I have an original Bolt 4 tuner cable/ota. Bought brand new when it first came out. Over the years I have seen and read all the hub bub about the heating and cooling issues with various Bolts. Mine has not had an issue the whole while I have owned it. Today I checked and the ODT was 64. I put a fan behind it and lifted it a half inch. Temp dropped to 57. My question is ... Will the drop in temperature have any negative effects? It seemed to be quite happy chugging along at 64 with no cooling. I can't imagine lowering the temperature could be bad but I'm just looking for opinions.


----------



## UCLABB (May 29, 2012)

mattyro7878 said:


> I have an original Bolt 4 tuner cable/ota. Bought brand new when it first came out.
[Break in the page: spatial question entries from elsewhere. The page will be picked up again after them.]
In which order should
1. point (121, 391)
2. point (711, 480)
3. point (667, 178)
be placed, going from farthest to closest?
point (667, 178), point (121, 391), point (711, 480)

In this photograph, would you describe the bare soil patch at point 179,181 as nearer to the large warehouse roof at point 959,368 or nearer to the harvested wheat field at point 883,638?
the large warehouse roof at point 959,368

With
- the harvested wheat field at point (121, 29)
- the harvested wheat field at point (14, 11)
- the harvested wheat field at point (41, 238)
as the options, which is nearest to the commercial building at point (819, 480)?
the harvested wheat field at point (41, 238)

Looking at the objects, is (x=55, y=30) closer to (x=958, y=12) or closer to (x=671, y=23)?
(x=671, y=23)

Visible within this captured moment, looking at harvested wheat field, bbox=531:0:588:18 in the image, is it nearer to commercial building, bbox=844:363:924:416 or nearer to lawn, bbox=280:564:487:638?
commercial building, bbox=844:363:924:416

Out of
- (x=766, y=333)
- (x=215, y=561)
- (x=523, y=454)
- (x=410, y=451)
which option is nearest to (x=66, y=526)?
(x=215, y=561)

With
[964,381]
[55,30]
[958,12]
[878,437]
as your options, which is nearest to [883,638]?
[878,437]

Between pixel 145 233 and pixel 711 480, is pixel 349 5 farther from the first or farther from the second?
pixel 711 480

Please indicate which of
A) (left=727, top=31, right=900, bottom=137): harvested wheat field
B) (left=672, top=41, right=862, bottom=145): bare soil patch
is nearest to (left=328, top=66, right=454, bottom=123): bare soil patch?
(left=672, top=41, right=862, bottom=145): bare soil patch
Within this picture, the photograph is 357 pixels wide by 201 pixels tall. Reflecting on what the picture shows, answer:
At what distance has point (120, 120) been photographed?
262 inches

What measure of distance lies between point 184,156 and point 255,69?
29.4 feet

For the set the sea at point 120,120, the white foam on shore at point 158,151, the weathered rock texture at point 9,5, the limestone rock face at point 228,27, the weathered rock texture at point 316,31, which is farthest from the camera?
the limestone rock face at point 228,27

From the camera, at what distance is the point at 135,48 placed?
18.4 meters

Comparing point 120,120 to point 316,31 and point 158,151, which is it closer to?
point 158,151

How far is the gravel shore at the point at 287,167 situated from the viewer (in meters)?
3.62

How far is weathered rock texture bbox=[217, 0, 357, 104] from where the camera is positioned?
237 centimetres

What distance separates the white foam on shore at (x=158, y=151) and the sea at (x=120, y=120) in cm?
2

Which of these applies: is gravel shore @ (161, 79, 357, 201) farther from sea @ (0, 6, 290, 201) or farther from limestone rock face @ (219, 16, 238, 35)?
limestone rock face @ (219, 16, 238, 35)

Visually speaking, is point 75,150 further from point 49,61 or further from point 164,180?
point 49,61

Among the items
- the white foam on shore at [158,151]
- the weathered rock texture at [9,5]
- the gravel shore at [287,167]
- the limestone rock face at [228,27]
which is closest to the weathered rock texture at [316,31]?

Over the years I have seen and read all the hub bub about the heating and cooling issues with various Bolts. Mine has not had an issue the whole while I have owned it. Today I checked and the ODT was 64. I put a fan behind it and lifted it a half inch. Temp dropped to 57. My question is ... Will the drop in temperature have any negative effects? It seemed to be quite happy chugging along at 64 with no cooling. I can't imagine lowering the temperature could be bad but I'm just looking for opinions.


Cooler certainly won't hurt. But, I think the heat was blamed for the HDD failures that probably failed regardless of heat. After my first drive failed I put a fan underneath and cooled it down, but the drive still failed again. I simply went to external drive after that. The drives that were failing were 3tb. You have a a 1tb or smaller, right?


----------



## mattyro7878 (Nov 27, 2014)

Correct. I have the original 500gb drive. This unit has been trouble free since purchased.


----------



## JandS (Oct 1, 2010)

It'll be fine until it isn't. Listen to lesson from the great unwashed (me, me! pick me!). Backup anything you want to keep, so you can replace HD or get a WeaKnees external or whatever.


----------



## dianebrat (Jul 6, 2002)

Plenty of us have been running Bolt and Bolt+ units from their release days without additional cooling and they have been fine, but mine aren't locked up in cabinets, mine sit on another device or by themselves in the open.


----------



## DouglasPHill (Feb 10, 2005)

Just removing the cable card door will drop the temp 5 degrees. (on mine anyway)


----------



## mattyro7878 (Nov 27, 2014)

Mine is all by itself out in the open. Like I said no problems but these forums can make you worry when there's no need!!


----------



## Doc Holiday (Dec 31, 2016)

Mine was 67C stock and I didn't like how warm it felt. Almost immediately, I bought a single fan laptop cooler for it to sit on. I also replaced the fan with the Noiseblocker XS-2 and placed a capacitor on the fan. Someone in the forum recommended the cap to reduce the fan clicking, but it also had the side effect of increasing the fan speed. My Bolt runs at 44C now and I much prefer it. I have almost 4 years on a 2 TB Toshiba drive and have never had an issue (knock on wood!).

In general electronic components wear out faster with increased temperature. Some are more sensitive than others, but something like 2X the lifetime for 10C is pretty typical. Lower temperature isn't an issue unless you are cycling the system on and off repeatedly or forcing the temperature very low (think 0C or lower).


----------